Я вспыхнул. Почувствовал себя русским до глубины души. Точно так же, как чувствую себя евреем, когда слышу антисемитские выпады. Стал спорить. Спор был очень жарким. В какой-то момент Цукерман провозгласил: «Таких вещей эти стены еще не слышали».
Я: «Тем более. Для разнообразия не мешает».
И спор продолжался. Буковский во время спора хранил мертвое молчание.
И наконец март. Узнаем, что некоторых из наших посадили в сумасшедший дом. В один день были отвезены в психиатрическую больницу им. Кащенко супруги Титовы (художник и его жена) и моя крестница Юлия Вишневская. Это была подготовка к XXIV съезду КПСС, который должен был открыться через несколько дней.
Как говорил мой покойный отец: «Из всего они делают застенок».
Действительно, из всего. От спортивной Олимпиады до партийного съезда.
В ближайшее воскресенье мы все пошли навещать ввергнутых в психиатрическую тюрьму: Юрия Титова, его жену Елену Васильевну, Юлю Вишневскую. На лестнице множество диссидентов. Среди них Владимир.
В этот день я видел Владимира в Москве в последний раз. На другой день звоню к нему по телефону. Никто не подходит. Почему-то сразу почуял что-то неладное. Иду к Людмиле Ильиничне. Спрашиваю: «Что с Володей?» Лаконичный ответ: «Вчера в 11 часов вечера арестован».
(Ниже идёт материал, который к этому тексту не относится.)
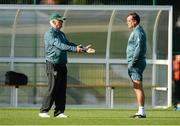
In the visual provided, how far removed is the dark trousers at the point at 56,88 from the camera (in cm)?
1455

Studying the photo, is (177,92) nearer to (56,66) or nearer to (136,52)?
(136,52)

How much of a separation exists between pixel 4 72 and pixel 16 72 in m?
0.30

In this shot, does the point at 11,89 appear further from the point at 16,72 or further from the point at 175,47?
the point at 175,47

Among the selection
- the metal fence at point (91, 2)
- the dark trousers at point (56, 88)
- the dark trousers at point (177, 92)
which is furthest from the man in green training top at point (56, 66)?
the metal fence at point (91, 2)

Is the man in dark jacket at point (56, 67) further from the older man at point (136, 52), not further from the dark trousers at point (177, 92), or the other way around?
the dark trousers at point (177, 92)

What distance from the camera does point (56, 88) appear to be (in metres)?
14.6

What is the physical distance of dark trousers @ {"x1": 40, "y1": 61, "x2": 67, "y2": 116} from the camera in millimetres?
14547

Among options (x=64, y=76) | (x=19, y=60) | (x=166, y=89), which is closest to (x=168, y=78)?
(x=166, y=89)

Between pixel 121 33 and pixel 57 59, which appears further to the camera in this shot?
pixel 121 33

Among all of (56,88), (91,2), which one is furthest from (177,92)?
(56,88)

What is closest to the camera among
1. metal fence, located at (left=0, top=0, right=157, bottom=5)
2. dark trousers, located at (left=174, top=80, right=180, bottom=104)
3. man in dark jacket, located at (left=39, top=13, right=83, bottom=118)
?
man in dark jacket, located at (left=39, top=13, right=83, bottom=118)

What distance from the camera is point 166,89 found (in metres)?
21.1

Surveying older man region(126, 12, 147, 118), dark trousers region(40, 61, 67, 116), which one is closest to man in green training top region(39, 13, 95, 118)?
dark trousers region(40, 61, 67, 116)

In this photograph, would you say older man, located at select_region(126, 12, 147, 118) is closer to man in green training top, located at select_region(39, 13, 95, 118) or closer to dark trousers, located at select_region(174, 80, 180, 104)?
man in green training top, located at select_region(39, 13, 95, 118)
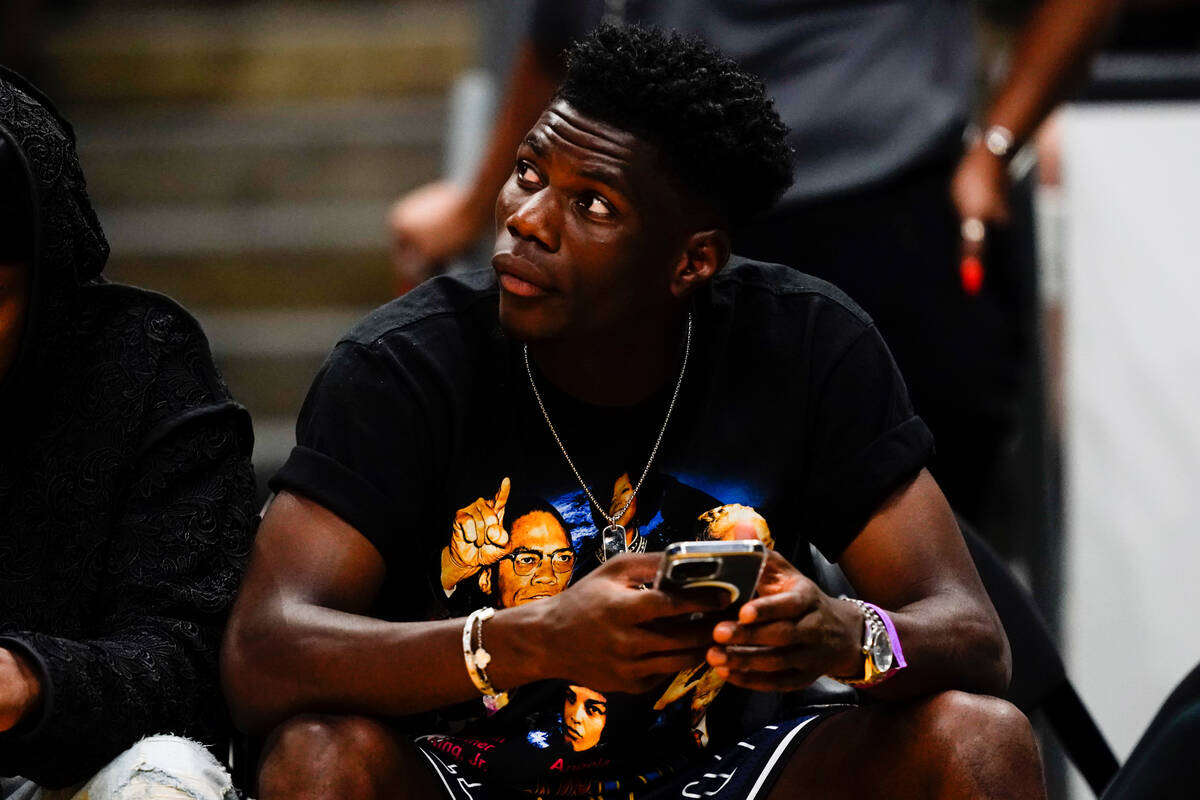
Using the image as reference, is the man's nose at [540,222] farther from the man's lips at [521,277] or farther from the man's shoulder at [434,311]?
the man's shoulder at [434,311]

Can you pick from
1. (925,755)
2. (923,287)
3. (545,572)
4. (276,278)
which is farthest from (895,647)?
(276,278)

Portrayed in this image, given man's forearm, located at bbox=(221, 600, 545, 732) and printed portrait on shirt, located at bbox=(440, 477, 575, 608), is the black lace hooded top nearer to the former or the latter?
man's forearm, located at bbox=(221, 600, 545, 732)

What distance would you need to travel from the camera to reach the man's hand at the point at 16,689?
2.08 m

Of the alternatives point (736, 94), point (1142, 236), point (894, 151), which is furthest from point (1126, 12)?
point (736, 94)

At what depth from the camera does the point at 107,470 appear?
7.77ft

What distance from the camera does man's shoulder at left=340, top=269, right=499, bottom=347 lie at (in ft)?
8.08

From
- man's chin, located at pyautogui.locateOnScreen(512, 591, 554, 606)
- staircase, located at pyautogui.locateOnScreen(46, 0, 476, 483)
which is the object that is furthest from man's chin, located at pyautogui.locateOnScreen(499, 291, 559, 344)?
staircase, located at pyautogui.locateOnScreen(46, 0, 476, 483)

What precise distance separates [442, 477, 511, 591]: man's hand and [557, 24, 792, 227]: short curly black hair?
0.51m

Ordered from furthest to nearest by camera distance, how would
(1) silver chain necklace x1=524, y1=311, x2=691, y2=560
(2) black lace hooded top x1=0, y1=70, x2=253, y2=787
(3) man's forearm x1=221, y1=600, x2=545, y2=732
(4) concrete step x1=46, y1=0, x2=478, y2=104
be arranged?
(4) concrete step x1=46, y1=0, x2=478, y2=104 < (1) silver chain necklace x1=524, y1=311, x2=691, y2=560 < (2) black lace hooded top x1=0, y1=70, x2=253, y2=787 < (3) man's forearm x1=221, y1=600, x2=545, y2=732

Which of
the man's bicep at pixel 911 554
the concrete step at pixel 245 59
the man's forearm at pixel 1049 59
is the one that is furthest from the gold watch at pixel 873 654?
the concrete step at pixel 245 59

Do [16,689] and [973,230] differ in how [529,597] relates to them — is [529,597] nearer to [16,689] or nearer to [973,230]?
[16,689]

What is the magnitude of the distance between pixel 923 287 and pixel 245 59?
3.53 m

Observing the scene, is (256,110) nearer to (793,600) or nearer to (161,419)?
(161,419)

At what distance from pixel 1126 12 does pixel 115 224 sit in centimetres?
319
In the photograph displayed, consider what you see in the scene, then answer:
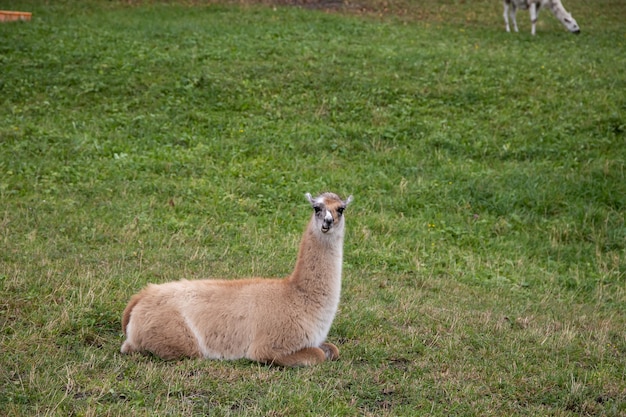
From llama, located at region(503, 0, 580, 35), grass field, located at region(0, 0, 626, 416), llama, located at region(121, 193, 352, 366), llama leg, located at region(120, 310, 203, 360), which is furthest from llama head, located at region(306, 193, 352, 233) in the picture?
llama, located at region(503, 0, 580, 35)

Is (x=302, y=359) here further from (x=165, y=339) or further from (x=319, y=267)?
(x=165, y=339)

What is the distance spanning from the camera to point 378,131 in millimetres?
15289

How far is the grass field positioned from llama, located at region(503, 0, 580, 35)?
0.70m

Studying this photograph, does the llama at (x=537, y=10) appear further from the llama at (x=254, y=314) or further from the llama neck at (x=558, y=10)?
the llama at (x=254, y=314)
Далее было, как всегда. Собрались у Якира. Весь цвет московского диссидентства. Решили составить петицию на имя открывающегося XXIV съезда. Петиция была составлена в нарочито каучуковых выражениях. Чтобы все могли подписать. Никто бы не испугался. Однако тотчас начались возражения, поправки. От этого петиция стала еще более водянистой.
Я понял: ничего из этой петиции не выйдет. Со свойственной мне стремительностью провозгласил: «Надо, чтобы выступил Солженицын».
Все ахнули. «Что вы: он же ничего не подписывает».
Я: «Не подписывать, а выступать. Выступит».
Здесь находился Юрий Штейн, свойственник Солженицына: муж двоюродной сестры его первой жены. А Солженицын в это время жил под Москвой, на даче своего друга — известного виолончелиста Ростроповича.
Я к Юрию Штейну: «Дайте мне телефон Ростроповича».
Он: «Не могу. Меня просили никому не давать».
Я: «Ну, сейчас я беру такси и еду к нему на дачу. Ворвусь, несмотря на поздний вечер».
Взглянув на меня, Юрий Штейн, видимо, понял, что я не шучу. Помявшись, сказал: «Ну, хорошо, я вам дам телефон Ростроповича, но только не говорите, что это я вам его дал».